Seperti yang diketahui, ribuan warga Korea Selatan yang kebanyakan adalah pria paruh baya meninggal dunia dalam kesendirian setiap tahunnya. Terkadang, butuh waktu berhari-hari hingga beberapa minggu untuk menemukan jasad mereka, karena terpisah dari keluarga dan kerabatnya.
Dalam bahasa Korea, fenomena tersebut dikenal sebagai 'godoksa' atau kematian karena kesepian.

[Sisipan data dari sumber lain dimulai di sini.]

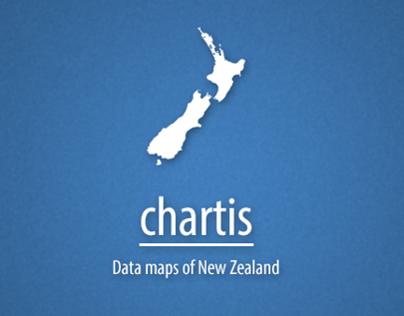 Chartis: Data maps of New Zealand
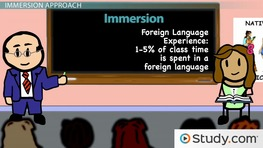 Bilingual Education, Immersion & Multicultural Education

Selama lima tahun ke depan, program ini bakal menyediakan konselor masalah kesepian yang dapat dihubungi 24 jam setiap hari, termasuk kunjungan dan konsultasi tatap muka.
"Kesepian dan kesendirian bukan hanya masalah individu, tetapi tugas yang harus diselesaikan masyarakat bersama-sama," beber Walikota Seoul Oh Se-hoon, yang dikutip dari CNN.
Selain itu, Seoul juga berencana mengadakan layanan psikologis dan memperluas Ruang Terbuka Hijau (RTH), serta menyediakan makanan bergizi untuk warga paruh baya dan lanjut usia. Berbagai kegiatan juga akan disediakan untuk mendorong orang bersosialisasi, seperti berkebun, olahraga, dan lain-lain.
Alasan Orang Korsel Begitu Kesepian
Kasus kesepian ini semakin marak di Korea Selatan. Pada tahun 2022, diperkirakan ada 244.000 orang yang menyendiri di sana.
Akibatnya, dari data Kementerian Kesehatan dan Kesejahteraan diketahui jumlah kematian karena kesepian meningkat hingga mencapai 3.661 kasus tahun lalu. Lebih dari 84 persen kasus kematian karena kesepian adalah laki-laki, dengan usia 50-an sampai 60-an tahun yang paling rentan mengalaminya.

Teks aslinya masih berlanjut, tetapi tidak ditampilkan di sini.